One frequently encountered provision in software license, support or development agreements is an employee non-solicitation clause, in which the customer agrees not to solicit, recruit or hire the vendor's employees during the term of the agreement and for a period of time thereafter, typically six to twelve months. While such clauses can lead to acrimony during negotiations, for the most part customers typically understand the reasoning of and the need for such clauses, and most often agree to them in some form.

What may not be widely understood, however, is that such clauses may run afoul of California's statutory prohibition against non-competition covenants, embodied in section 16600 of California's Business & Professions Code. This statute renders void and unenforceable "every contract by which anyone is restrained from engaging in a lawful profession, trade or business of any kind …." Any company domiciled in California, or any company doing business with a California company, should be aware of the issues and risks employee non-solicitation and similar no-hire clauses resulting from application of section 16600.

Non-compete agreements directly between employers and employees are most commonly viewed as being the subject of section 16600. However, a 2007 California Court of Appeals decision demonstrates that even business-to-business contracts which purport to restrict the mobility of employees can violate section 16600.  The case is VL Systems Inc. v. Unisen, Inc. (Cal. App. 4th Dist. 2007).
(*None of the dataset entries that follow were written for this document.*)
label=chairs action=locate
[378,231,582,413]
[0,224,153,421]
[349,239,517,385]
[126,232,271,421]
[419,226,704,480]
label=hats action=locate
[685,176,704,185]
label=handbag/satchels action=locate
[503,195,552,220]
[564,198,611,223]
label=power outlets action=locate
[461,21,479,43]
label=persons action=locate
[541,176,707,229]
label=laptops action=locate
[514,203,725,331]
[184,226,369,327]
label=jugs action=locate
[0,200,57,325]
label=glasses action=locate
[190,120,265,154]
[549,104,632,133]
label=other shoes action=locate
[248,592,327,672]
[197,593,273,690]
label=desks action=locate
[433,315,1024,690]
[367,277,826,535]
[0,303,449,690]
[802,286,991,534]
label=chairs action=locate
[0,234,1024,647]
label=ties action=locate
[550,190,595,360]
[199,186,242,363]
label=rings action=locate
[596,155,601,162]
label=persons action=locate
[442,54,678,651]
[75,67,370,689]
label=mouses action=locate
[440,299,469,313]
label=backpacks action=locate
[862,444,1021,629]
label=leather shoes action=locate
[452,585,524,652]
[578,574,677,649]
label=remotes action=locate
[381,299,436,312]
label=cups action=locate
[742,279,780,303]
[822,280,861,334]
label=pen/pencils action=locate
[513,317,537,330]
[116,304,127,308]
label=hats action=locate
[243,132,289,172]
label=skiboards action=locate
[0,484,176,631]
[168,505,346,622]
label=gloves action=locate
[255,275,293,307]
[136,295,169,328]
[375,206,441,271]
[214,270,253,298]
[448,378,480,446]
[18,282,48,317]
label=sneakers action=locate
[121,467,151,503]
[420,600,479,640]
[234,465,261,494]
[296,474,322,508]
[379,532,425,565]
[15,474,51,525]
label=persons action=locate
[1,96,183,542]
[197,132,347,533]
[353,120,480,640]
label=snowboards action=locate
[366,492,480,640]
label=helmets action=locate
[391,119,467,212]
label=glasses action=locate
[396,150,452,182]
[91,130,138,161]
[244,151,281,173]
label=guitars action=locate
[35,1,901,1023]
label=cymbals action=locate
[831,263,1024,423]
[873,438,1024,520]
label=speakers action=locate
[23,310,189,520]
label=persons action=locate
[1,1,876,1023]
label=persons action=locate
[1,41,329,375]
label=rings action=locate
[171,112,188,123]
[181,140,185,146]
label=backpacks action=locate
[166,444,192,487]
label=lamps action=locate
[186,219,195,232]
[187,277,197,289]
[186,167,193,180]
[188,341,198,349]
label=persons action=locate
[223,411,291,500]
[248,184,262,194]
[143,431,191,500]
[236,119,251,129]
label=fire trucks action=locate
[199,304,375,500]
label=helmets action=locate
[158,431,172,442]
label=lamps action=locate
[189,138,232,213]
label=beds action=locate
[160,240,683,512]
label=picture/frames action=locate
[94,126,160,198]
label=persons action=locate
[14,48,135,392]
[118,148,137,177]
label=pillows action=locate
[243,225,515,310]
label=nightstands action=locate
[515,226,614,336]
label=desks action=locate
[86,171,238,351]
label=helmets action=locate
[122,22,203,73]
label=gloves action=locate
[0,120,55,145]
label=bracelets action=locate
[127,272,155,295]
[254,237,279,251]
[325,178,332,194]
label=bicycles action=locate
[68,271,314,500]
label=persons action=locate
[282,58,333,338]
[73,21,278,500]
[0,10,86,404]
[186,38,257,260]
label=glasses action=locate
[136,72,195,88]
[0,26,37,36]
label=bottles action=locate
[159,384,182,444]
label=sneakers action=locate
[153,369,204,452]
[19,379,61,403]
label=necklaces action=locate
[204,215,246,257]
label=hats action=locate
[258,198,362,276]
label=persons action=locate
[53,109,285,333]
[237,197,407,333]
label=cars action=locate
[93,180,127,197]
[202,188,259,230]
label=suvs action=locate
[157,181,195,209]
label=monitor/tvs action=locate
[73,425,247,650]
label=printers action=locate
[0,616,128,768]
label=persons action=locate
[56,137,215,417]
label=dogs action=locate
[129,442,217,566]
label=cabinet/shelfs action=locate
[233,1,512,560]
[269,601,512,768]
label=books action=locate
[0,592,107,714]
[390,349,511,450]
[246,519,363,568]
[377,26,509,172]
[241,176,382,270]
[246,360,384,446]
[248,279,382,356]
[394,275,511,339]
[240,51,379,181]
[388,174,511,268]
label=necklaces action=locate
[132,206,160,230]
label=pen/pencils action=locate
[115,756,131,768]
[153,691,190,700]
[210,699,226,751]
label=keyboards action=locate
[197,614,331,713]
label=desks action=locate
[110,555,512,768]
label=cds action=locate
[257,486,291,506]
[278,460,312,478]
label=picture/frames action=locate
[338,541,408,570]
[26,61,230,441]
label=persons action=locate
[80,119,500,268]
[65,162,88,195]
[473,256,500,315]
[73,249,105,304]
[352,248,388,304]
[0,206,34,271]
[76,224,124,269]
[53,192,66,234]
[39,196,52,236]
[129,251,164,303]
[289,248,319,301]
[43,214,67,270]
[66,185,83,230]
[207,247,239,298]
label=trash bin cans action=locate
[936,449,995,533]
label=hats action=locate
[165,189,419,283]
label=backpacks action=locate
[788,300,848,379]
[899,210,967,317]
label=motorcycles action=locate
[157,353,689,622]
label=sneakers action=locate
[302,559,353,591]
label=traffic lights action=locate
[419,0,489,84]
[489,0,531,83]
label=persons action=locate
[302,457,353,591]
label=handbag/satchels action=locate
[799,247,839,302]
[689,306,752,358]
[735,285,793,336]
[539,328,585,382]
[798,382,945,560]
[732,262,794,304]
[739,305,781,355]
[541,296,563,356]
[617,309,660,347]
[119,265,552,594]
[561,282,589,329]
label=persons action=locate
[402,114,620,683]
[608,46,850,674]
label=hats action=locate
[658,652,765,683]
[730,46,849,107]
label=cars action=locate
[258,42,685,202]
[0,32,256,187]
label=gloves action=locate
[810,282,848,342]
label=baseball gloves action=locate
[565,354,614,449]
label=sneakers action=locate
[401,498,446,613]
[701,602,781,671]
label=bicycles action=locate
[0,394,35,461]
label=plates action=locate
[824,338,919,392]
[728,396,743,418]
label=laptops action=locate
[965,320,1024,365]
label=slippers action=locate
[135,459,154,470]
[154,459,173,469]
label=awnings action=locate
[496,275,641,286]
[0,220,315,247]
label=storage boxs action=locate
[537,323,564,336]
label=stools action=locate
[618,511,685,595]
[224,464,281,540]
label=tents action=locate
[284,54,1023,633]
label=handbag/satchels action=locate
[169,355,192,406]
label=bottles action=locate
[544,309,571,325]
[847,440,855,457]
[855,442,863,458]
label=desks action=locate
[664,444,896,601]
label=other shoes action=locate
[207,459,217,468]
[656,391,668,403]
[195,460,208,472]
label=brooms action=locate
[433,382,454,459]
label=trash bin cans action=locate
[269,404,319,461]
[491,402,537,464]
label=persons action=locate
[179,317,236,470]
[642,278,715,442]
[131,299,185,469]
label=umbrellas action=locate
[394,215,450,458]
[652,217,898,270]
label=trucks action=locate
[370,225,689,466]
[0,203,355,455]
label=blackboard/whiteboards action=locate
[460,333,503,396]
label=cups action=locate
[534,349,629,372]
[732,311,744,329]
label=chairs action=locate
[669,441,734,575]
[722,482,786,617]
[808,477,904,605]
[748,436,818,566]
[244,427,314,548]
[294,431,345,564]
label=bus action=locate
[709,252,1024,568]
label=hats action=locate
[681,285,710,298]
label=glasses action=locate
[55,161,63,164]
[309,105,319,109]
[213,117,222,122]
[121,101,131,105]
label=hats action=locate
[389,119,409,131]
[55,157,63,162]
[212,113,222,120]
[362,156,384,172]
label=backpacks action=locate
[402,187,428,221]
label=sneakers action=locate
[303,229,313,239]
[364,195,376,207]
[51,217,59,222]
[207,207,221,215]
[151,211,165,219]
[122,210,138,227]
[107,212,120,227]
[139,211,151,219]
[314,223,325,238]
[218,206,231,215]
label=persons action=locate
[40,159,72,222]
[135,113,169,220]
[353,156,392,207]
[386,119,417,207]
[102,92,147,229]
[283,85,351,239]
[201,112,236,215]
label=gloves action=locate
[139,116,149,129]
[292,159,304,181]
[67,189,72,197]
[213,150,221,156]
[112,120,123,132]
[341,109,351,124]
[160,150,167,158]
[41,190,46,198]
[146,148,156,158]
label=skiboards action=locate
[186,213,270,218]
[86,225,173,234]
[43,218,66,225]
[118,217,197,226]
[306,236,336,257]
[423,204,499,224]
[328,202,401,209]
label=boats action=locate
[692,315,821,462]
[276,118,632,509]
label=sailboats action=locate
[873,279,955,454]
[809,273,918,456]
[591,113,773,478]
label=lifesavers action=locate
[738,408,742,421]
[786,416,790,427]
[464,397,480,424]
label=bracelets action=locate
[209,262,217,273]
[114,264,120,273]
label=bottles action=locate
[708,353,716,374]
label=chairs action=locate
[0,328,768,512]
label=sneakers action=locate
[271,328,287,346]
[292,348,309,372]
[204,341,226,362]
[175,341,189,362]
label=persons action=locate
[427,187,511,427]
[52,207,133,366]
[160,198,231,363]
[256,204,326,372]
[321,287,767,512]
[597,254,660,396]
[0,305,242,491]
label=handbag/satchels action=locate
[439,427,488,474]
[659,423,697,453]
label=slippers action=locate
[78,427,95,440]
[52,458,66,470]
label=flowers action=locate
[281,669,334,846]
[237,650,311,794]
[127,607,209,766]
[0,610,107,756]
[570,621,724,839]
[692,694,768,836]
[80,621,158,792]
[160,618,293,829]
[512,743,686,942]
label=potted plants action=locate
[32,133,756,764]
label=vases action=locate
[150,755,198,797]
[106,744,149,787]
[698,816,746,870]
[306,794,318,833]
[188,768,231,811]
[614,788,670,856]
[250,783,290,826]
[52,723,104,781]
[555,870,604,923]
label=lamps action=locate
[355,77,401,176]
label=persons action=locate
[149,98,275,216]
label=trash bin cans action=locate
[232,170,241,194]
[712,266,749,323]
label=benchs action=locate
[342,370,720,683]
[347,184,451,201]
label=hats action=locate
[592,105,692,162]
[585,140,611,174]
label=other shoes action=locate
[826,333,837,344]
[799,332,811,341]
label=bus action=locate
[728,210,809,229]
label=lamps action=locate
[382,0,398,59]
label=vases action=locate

In this case, VL Systems, a systems consulting firm, entered into a consulting agreement with Unisen which contained a VL employee no-hire clause, obligating Unisen to pay liquidated damages to VL in the event Unisen hires any employee of VL during the contract's performance period and twelve months thereafter. After the contract services were completed, Unisen hired a former employee of VL as a result of an Internet directory listing. Unisen was aware of the fact that the employee had worked at VL and that the consulting contract contained the no-hire clause, but concluded that because this particular employee had no involvement in the provision of services to Unisen, the no-hire clause was not applicable (indeed, the employee in question was not even employed by VL at the time VL's performance of services to Unisen). VL brought suit against Unisen seeking to enforce the no-hire clause and recover the specified liquidated damages.

The Court of Appeals rejected the claim, ruling that the no-hire clause, particularly as applied to this specific employee who had no involvement in providing services to Unisen, was void under section 16600 and unenforceable.  The court held, "… upholding such a contractual provision would unfairly narrow the mobility of an employee who had never worked for [Unisen] and had independently sought out … the job opportunity." Enforcement of such a clause "would present many of the same problems as [direct] covenants not to compete …."

The court was careful to note that its ruling was limited to the facts at issue. The court intimated that a more narrowly-drawn and limited no-hire clause, perhaps one that included within its scope only employees that actually performed services for the customer and/or that restricted only the solicitation, and not the hiring of, such employees, might be permissible under section 16600. It would appear that no-hire clauses which go beyond this face a significant risk of unenforceability.

Query whether requiring employees to agree not to solicit or poach fellow employees after that employee leaves is permissible under section 16600. It is noteworthy that the stakes in this context are much higher than mere unenforceability. California Labor Code § 432.5 provides, "No employer, or agent, manager, superintendent, or officer thereof, shall require any employee or applicant for employment to agree, in writing, to any term or condition which is known by such employer, or agent, manager, superintendent, or officer thereof to be prohibited by law."  An intentional violation of this provision is a criminal misdemeanor and exposes the violator to civil liability for treble damages and attorneys' fees.